Recently, Jakub Cech, the director of Engineering at the IOTA Foundation released a blog post that speaks expressly about IOTA’s multi-vector that ranges from Chrysalis, Pollen, Bee, Hornet, IOTA Identity, and Stronghold.
Another aspect that is of note is the decision of IOTA developers to remove the signature scheme, which ensures its resilience to quantum computing.
As stressed in the blog post by the IOTA engineer, it was earlier decided to keep the IOTA protocol quantum resilient, which brought about the implementation of the Winternitz one-time signature scheme (W-OTS).
Nevertheless, it’s noticeable that the scheme is accompanied by serious drawbacks related to usability and performance.
For this reason, IOTA implements a more standard signature scheme for the protocol. The version of the EdDSA signature scheme is called ed25519. The new scheme is expected to cause the volume of transactions to drop and cause the usability of blockchain to experience a rapid increase.
According to IOTA team, the collaboration with the top-league post-quantum engineers will continue, in order to keep the protocol aligned with new NIST rules.
Reacting to the hard work of the team, Dominik Schiener, the co-founder of IOTA, said:
“The most exciting times for #IOTA are yet to come.”

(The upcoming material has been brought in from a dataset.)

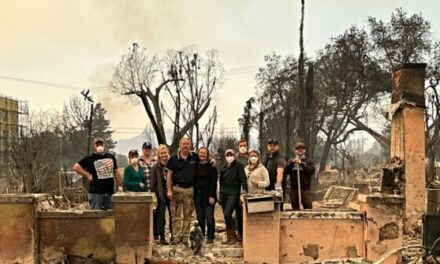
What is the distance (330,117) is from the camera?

— Dominik Schiener (@DomSchiener) November 12, 2020
Second Stage of Chrysalis Is Around the Corner
The second stage of Chrysalis that is generally known as Chrysalis 2 is the environment for transition towards a fully decentralized IOTA. Its public tesnet is expected to go live soonest.
According to Jakub Cech, considering the high level of readiness, the deployment of its mainnet may play out in early 2021. Specifically, Chrysalis removes WOT-S, which will make switching to Coordicide smoother.